Fully human,fully alive

Homes are harbors; there is a veracity there, an awareness of what is, what could be and even expectations about what should be. Homes are the dwelling place between the real and the ideal, between what is accepted and what is expected, between what is selfish  and what is selfless.  Homes allow ultimate freedom, laughter in pursuit of living and the potential of being “fully human”.

Behind a great fieldstone wall, there was a monastery of Franciscan Poor Clares in the north Bronx.  Although vowed to a life of poverty and simplicity, prayer and enclosure, they delighted in encounters with the outside world and often retold stories and lessons from those interactions.  One of their favorites came just after the election of a Pope.

Six of them had attended a Franciscan gathering g about an hour away.  Someone asked for a ride back to the Bronx and they were happy to share their big clunky blue sedan.  He happened to have been a secretary to a cardinal at the papal conclave and gamely volunteered to share his experiences and take questions.  The sisters had exchanged glances with the offer and gladly accepted.  He talked first about the pageantry and then about the beauty of it all and the sacredness of the process with a reverent tone.  His eyes popped with the first question.

“Can you telll us about the campaigning, the politics of it all?”

He pleaded first that it was all the movement  of the Holy Spirit, that it was entirely spiritual and free of all other influences.

The sisters burst into a benevolent laughter, smiles everywhere.  He persisted, insisted for a moment, said surely their lives of prayer would enable them to grasp the movement of the Spirit.

There was a quiet then a bit more laughter.

“Of course,” said one of the older sisters.  “But God acts through human beings such as we are, doesn’t he?

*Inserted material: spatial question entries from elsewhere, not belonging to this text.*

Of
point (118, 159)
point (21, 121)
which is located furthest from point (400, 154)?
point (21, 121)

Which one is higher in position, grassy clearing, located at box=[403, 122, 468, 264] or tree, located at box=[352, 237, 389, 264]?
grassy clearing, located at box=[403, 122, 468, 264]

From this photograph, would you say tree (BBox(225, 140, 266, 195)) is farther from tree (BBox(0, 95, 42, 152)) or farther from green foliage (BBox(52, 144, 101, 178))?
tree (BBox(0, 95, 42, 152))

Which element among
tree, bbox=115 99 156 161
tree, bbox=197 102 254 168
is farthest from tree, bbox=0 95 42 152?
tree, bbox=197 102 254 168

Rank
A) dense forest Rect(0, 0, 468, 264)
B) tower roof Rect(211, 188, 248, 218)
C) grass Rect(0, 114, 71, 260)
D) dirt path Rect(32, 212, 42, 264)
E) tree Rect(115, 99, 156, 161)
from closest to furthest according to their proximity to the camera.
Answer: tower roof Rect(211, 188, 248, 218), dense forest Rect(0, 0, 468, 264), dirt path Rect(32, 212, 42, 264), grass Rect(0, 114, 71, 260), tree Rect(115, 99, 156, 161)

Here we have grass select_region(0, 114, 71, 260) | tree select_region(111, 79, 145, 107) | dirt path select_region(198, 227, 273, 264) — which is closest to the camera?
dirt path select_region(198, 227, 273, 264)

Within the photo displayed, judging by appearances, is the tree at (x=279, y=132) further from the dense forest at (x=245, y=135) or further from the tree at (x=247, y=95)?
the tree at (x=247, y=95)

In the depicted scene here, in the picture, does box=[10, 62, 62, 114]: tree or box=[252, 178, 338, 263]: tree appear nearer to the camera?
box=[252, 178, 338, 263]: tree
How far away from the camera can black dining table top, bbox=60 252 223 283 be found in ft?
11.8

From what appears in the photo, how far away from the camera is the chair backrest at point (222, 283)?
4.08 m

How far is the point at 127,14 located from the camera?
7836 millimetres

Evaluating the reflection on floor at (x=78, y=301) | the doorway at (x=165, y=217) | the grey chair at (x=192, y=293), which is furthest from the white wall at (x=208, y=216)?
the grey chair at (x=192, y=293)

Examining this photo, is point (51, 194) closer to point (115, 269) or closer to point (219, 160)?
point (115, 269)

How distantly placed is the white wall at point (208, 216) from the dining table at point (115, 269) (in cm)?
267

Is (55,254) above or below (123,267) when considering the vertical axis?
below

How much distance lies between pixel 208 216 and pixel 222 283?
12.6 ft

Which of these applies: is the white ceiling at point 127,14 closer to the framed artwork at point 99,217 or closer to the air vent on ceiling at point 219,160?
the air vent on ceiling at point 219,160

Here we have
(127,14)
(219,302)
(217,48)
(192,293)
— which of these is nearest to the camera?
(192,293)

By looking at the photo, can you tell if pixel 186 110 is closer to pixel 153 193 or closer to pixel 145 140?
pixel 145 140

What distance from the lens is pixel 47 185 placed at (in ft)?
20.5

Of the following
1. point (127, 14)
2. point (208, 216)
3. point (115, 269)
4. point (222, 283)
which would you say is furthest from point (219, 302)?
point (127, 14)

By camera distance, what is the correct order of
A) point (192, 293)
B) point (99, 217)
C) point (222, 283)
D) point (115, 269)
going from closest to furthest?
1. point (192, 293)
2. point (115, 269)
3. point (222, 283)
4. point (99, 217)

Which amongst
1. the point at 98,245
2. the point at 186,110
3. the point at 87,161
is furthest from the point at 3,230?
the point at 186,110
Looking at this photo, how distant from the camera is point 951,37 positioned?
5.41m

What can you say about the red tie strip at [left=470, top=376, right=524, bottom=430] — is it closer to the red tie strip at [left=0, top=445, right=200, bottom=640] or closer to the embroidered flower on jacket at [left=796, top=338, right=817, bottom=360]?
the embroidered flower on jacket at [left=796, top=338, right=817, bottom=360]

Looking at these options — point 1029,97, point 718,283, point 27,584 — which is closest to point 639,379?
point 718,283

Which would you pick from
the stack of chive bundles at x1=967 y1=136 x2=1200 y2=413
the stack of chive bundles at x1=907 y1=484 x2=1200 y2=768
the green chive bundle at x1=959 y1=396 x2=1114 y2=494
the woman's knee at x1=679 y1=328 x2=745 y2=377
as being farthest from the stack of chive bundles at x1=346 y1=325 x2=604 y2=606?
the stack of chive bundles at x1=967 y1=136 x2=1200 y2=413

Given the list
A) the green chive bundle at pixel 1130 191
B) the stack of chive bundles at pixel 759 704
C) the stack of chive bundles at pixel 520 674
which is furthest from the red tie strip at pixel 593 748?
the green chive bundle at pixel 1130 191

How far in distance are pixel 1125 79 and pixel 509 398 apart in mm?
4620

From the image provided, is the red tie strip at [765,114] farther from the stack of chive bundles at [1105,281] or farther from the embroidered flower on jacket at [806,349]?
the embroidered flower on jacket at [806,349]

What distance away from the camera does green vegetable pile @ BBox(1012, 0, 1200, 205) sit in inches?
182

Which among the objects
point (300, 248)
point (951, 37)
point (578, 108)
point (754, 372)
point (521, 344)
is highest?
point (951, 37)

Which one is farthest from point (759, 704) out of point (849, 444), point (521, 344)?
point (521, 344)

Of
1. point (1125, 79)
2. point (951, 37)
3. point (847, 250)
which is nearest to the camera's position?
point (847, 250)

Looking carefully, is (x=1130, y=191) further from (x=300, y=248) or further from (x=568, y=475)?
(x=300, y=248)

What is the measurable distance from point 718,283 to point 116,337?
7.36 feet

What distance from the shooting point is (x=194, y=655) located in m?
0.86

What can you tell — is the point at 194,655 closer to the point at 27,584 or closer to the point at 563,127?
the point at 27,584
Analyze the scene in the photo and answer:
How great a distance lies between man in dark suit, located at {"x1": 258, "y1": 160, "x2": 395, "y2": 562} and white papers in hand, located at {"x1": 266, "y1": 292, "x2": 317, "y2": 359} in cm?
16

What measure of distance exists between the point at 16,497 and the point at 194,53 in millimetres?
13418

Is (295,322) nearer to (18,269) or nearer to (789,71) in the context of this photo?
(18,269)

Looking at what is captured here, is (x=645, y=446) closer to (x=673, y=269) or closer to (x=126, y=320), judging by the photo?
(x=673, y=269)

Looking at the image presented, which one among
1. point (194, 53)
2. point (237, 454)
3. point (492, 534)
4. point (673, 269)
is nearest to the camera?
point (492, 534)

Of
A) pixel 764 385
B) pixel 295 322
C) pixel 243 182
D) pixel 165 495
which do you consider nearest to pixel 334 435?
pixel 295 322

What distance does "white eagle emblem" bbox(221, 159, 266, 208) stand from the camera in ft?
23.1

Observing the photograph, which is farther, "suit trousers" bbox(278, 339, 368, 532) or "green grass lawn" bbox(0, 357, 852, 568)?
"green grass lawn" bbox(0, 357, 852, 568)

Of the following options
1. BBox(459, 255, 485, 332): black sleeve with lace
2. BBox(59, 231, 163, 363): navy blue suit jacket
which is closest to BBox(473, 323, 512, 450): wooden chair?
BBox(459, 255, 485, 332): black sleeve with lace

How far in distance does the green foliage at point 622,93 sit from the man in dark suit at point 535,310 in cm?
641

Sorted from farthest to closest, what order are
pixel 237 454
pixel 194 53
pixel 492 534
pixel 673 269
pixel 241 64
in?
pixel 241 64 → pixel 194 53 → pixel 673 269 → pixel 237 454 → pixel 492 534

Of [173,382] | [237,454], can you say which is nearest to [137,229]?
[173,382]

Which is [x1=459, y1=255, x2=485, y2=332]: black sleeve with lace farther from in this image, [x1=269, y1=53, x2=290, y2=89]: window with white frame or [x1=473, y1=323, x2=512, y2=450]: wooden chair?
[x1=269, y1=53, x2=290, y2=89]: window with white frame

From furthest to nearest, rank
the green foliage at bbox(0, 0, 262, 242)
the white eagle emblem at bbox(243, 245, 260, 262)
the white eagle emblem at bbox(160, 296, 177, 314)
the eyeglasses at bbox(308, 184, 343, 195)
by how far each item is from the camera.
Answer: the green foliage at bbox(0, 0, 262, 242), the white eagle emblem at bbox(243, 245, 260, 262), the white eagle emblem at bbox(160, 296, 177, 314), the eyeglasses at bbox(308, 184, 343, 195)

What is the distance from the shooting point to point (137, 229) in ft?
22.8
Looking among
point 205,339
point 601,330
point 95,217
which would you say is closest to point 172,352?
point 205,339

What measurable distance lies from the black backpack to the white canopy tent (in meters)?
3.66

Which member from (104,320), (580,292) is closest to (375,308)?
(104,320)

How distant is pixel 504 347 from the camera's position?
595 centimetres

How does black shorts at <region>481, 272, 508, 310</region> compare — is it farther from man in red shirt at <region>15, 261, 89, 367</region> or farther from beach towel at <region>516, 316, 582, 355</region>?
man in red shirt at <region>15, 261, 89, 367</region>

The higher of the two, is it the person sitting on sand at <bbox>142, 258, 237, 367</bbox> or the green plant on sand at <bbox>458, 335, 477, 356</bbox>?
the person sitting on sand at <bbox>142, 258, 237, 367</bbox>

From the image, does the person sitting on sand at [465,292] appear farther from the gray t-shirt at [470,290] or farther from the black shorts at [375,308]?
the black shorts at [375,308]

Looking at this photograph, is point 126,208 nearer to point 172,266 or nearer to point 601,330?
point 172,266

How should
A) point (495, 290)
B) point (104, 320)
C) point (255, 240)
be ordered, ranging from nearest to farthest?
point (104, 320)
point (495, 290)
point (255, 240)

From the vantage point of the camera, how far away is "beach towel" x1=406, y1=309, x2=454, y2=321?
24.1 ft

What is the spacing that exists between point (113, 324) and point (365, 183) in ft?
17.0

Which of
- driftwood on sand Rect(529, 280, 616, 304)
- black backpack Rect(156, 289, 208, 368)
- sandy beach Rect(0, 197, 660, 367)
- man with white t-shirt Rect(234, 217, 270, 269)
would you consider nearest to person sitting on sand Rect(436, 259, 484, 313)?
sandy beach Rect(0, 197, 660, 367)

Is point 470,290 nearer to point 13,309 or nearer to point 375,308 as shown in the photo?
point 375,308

We are just thinking it would be pretty difficult for the Spirit to act without that part, don’t you think?!”

He sputtered for just a moment or two more saying, “Your  lives are so isolated from the world! Why would you think of politicing?”

“We might be isolated but not from our own humanity, not from the humanity of others….” the eldest sister responded.  Then she quoted Irenaeus: “After all,” she said, “to be fully human is to be fully alive.  Enclosed or not, life is about being fully alive! and that movement of the Spirit does make us fully alive. How could the cardinals not be human? Not be aware of one another, of the impact of one choice over another?”

He relented and they preserved the story. What their home looked like from the outside to him was far different from the reality of home to each of them.  Homes invite us to more fully embrace the unedited realit of our humanity.